**Task objective:** Copy each of the items below character for character, with nothing changed, added, or left out.

**Source data:**
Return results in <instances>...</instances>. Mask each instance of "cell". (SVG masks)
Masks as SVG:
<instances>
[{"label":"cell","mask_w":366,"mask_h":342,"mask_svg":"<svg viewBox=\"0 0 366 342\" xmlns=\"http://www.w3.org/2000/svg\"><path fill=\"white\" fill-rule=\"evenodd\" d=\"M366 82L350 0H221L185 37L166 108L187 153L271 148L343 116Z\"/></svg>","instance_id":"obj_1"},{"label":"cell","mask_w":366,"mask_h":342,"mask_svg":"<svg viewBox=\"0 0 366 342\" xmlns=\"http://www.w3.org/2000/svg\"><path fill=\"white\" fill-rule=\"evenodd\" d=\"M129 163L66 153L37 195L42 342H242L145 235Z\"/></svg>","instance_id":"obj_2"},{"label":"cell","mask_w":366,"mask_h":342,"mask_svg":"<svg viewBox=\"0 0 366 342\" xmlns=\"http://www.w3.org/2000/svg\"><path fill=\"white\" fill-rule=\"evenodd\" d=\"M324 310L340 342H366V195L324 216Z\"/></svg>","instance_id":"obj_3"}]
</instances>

**Completed task:**
Return results in <instances>...</instances>. Mask each instance of "cell". (SVG masks)
Masks as SVG:
<instances>
[{"label":"cell","mask_w":366,"mask_h":342,"mask_svg":"<svg viewBox=\"0 0 366 342\" xmlns=\"http://www.w3.org/2000/svg\"><path fill=\"white\" fill-rule=\"evenodd\" d=\"M366 82L350 0H221L185 37L166 108L187 153L271 148L343 116Z\"/></svg>","instance_id":"obj_1"},{"label":"cell","mask_w":366,"mask_h":342,"mask_svg":"<svg viewBox=\"0 0 366 342\" xmlns=\"http://www.w3.org/2000/svg\"><path fill=\"white\" fill-rule=\"evenodd\" d=\"M129 163L66 153L37 195L42 342H242L145 235Z\"/></svg>","instance_id":"obj_2"},{"label":"cell","mask_w":366,"mask_h":342,"mask_svg":"<svg viewBox=\"0 0 366 342\" xmlns=\"http://www.w3.org/2000/svg\"><path fill=\"white\" fill-rule=\"evenodd\" d=\"M324 310L340 342H366V195L324 216Z\"/></svg>","instance_id":"obj_3"}]
</instances>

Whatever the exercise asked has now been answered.